(イ) 今まで自由にさせていたSUD表のkの項目の時間内に、英語の単語、熟語の暗記と確認テストを行う。
(ロ) SUDのjの時間に受け身ではなく、質問を中心とした授業を行う。
(ハ) 夜の授業では、いろいろなタイプのクラスに入りSUDのd、e、gの脱感作を行う。その際講師はR男の態度、視線、トイレの回数を細かくチェックする。
上記の(イ)〜(ハ)を1カ月連続して行う。
《R男の状態》
大検が終わり外出する回数も増え、週末は親戚など、慣れた場所なら出かけられるようになった。しかし、月曜日は週末の疲れを引き、しばしば体調の不良を訴える。月曜日の夜R男の不安を聞き、「君は立派に大検を受けたではないか。やればできる」と激励を入れた臨床カウンセリングを行うと、翌日から、2、3日は快調に過ごすことができる。がまた、木曜の夜あたりから不調を訴え、やる気の低下や早退を繰り返す。この繰り返しで10月が終了した感がある。引き続き11月も(イ)〜(ハ)を繰り返し、同時に見直し後の指導方向3]を実行に移す。
*見直し後の指導方向2]の実行
10月2日(水)−11:00 精神科医の末丸先生の初診を受ける。
現実脱感作のスケジュールを組み直す。そこで、友愛病院に通院することを機に、前述のSUDのcに取りかかる。
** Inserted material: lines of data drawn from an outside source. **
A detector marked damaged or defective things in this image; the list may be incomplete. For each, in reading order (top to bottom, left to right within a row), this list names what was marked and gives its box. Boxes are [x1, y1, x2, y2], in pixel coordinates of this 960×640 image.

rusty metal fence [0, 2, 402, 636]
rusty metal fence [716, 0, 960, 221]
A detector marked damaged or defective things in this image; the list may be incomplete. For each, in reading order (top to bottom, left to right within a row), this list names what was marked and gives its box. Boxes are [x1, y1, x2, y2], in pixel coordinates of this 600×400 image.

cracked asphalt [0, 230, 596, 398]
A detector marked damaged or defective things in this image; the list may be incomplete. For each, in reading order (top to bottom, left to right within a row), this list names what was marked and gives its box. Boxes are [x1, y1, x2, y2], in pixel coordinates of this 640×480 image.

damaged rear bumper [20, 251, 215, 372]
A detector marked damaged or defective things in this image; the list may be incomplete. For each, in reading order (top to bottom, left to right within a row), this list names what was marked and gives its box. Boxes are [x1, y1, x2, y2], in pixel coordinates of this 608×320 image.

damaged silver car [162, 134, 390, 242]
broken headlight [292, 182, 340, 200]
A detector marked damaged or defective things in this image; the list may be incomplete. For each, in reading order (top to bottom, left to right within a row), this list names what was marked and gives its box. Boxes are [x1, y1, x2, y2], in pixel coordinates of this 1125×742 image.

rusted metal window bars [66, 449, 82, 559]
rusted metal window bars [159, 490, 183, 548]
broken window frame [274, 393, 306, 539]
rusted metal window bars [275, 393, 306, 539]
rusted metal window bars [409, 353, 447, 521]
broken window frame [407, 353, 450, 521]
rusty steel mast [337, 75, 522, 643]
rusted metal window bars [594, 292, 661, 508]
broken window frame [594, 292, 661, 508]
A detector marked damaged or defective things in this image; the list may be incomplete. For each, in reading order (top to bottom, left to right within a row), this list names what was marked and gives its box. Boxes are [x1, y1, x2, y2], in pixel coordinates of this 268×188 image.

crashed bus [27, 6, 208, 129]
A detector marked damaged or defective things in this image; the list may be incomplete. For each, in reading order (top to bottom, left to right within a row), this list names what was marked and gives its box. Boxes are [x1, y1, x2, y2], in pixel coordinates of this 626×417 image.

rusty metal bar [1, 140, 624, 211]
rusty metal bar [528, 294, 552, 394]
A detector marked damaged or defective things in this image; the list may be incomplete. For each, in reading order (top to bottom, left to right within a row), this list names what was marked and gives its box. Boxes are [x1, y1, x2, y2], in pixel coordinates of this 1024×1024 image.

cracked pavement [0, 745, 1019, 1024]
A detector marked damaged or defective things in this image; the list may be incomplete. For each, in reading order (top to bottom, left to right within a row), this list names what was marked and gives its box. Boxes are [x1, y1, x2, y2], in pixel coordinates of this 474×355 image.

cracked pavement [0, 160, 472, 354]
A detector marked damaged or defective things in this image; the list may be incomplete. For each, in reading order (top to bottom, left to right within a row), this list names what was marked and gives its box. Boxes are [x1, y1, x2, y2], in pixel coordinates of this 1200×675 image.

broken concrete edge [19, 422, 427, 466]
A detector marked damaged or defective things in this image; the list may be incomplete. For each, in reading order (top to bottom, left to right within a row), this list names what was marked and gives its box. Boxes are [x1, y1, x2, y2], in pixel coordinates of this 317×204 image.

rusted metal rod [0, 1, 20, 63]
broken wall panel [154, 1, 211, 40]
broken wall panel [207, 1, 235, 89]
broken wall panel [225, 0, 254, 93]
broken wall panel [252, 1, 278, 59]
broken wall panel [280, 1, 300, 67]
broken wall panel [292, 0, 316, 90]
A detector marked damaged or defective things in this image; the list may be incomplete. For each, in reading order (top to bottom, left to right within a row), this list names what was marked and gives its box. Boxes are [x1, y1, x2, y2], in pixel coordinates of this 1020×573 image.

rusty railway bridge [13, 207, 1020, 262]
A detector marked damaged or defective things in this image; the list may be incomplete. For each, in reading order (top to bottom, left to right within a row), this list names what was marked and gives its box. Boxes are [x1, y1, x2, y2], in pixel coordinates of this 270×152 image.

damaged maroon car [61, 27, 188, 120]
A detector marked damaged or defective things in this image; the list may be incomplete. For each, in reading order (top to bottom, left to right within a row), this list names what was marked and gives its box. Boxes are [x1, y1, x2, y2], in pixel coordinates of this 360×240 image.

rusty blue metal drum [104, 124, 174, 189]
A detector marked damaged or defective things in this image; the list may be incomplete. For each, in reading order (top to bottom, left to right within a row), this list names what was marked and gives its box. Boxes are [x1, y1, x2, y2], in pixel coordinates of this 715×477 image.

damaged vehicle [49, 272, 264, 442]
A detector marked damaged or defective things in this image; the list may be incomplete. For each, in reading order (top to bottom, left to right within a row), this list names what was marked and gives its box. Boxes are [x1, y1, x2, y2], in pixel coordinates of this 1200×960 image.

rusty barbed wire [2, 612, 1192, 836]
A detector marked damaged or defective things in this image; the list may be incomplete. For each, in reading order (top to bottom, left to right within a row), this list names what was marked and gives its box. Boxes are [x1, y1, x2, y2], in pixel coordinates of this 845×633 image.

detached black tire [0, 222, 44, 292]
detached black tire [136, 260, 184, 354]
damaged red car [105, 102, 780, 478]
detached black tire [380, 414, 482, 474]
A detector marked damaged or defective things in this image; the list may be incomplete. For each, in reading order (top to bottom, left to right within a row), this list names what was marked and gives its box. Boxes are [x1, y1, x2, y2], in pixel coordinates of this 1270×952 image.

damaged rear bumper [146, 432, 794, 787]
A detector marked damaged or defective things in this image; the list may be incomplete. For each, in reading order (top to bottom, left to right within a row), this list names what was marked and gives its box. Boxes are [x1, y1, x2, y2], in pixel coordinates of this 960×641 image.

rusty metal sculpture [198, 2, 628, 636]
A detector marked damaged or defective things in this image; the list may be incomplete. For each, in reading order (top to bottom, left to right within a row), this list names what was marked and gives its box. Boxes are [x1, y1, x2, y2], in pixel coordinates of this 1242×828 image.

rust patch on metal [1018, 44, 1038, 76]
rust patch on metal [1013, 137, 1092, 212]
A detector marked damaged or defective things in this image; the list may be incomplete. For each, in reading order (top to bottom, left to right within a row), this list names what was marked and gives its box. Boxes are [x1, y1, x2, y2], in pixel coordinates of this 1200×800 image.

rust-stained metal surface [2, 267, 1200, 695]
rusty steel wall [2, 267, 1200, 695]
10月9日(水)−セラピストの車で病院まで往復する。
<投薬>・レンドルミン(催眠鎮静剤)・アナフラニール(抗うつ剤)
10月16日、23日(水)−他の先生(セラピスト以外)の車で往復。
前略
いつもお世話になっております。
現在、治療しておりますR男の件ですが、今日初めてバスで病院から帰宅させ、新しい歴史を加えさせようと思っております。
不安発作も予想されますので、対抗する頓服薬でもあれば持たせてください。
11月5日
友愛病院院長侍史
桜井久仁子
11月5日(火)−セラピストの車で病院へ行き、途中最寄りのバス停で、帰りのバスの時間を確認させる。その際、もし不安がくれば、セラピストに電話を入れるよう指示。その時はすぐに治療者が迎えに来るとの保証を与える。病院の玄関で「バスの運転手は親切だ。バスは停留所以外でも簡単に止めることができる。君がひと言声を掛ければいいんだ」とイメージさせ、セラピストはR男を残して帰宅する。
R男はバス停で少し迷ったが、無事にバスで帰れた。しかし、過度の緊張のため腸の調子が悪く、授業を受ける余裕がなかった。